Restorative justice is a theory of justice that emphasizes repairing the harm caused or revealed by criminal behaviour. It is best accomplished through cooperative processes that include all stakeholders. –Restorative Justice Online
Rehabilitating and reintegrating wrongdoers into society at large has proven to be both less costly and more effective than traditional incarceration This is a proven fact, that can be easily verified. Our criminal justice system, with it’s incarceration mentality, all too often merely creates hardened criminals out of the youths that enter its doors.
This is especially damaging to the African American portion of our population. In 2008 Pew Charitable Trusts reported that one out of every 15 black men over the age of 18 is serving time. For comparison only one out of 106 white men are incarcerated. One in every nine African American men between 20 and 34 are incarcerated, a striking contrast to the 1 in 30 of that age group across the rest of the general population.
Rebecca M. Stone of the Central Virginia Restorative Justice recently wrote the following on Bikyamasr:
There are no easy answers to the question of what to do about the disproportionate incarceration rates of young African American men. Nor is there a single solution to address the many layers of structural inequalities that perpetuate cycles of poverty and violence in their lives. We know that incarceration does not solve the problem of crime; this is evident in the fact that around 40 per cent of released inmates are back in prison within three years. For some people, prison can induce change, but the reality is that once within the ‘system’, many people tend to stay.
This makes it imperative that we find more ways to help kids re-integrate into society rather than simply stashing them out of sight behind bars. Once they enter jail or prison facilities their chances of recidivism go through the roof. Far better to help salvage these lives by helping them avoid such circumstances. Restorative justice is one way of attempting to do so.
In her writing Stone explains that restorative justice is more concerned with people and relationships than with simple legalities. Rather than looking at what law has been broken and the mandated penalty, a restorative justice approach looks more at what harm has been done, how it can be rectified, and who is responsible for fixing it.
Offenders are often brought together with their victims in order to apologize and collaboratively develop a plan for fixing the damage done by the crime. Offenders write apology letters to those they have wronged, talk about their actions, and actively participate in figuring out how to prevent it from happening again. Stone reports that offenders find the process much more demanding than the usual justice system because they are forced to see the results of their actions.

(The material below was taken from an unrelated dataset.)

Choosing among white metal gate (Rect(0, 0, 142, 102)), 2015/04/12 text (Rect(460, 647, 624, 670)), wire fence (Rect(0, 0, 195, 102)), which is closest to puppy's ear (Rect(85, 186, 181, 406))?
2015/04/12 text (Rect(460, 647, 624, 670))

She also reports her own first hand experience with the effects of this approach:
Restorative justice works. Last year the Albemarle County programme I am involved in in Virginia had an 11 per cent recidivism rate for young offenders. In comparison, there was a 23 per cent recidivism rate among young offenders in the same area who did not engage in a restorative justice process.
I’d say cutting recidivism in half is pretty fair evidence, wouldn’t you?